→ Exercise objective
Please copy exactly the line containing "Arnvid Hansen fra" and every line after it, through the last line of the records below, leaving out all pictures.

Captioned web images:
——————

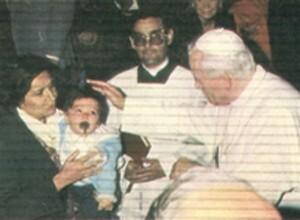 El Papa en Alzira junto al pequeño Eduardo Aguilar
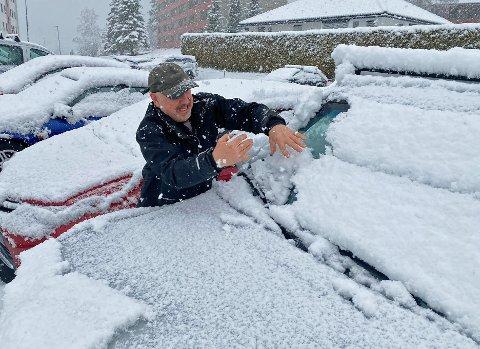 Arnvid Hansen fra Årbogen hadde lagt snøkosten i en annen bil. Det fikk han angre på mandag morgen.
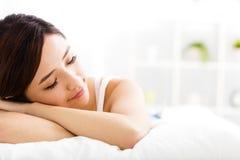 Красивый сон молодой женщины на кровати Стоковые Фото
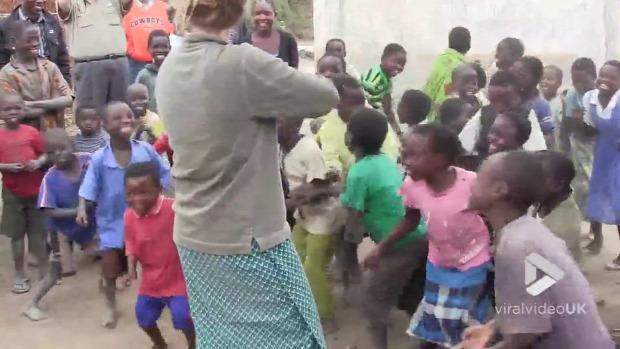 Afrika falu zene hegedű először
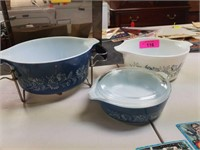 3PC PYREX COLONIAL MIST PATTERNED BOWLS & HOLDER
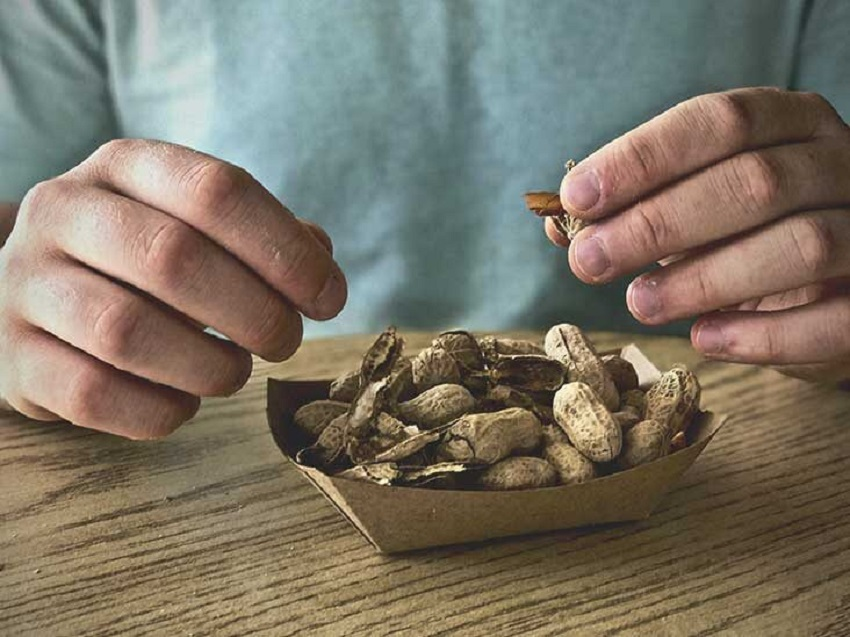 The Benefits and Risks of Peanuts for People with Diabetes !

——————

→ Solution
 Arnvid Hansen fra Årbogen hadde lagt snøkosten i en annen bil. Det fikk han angre på mandag morgen.
 Красивый сон молодой женщины на кровати Стоковые Фото
 Afrika falu zene hegedű először
 3PC PYREX COLONIAL MIST PATTERNED BOWLS & HOLDER
 The Benefits and Risks of Peanuts for People with Diabetes !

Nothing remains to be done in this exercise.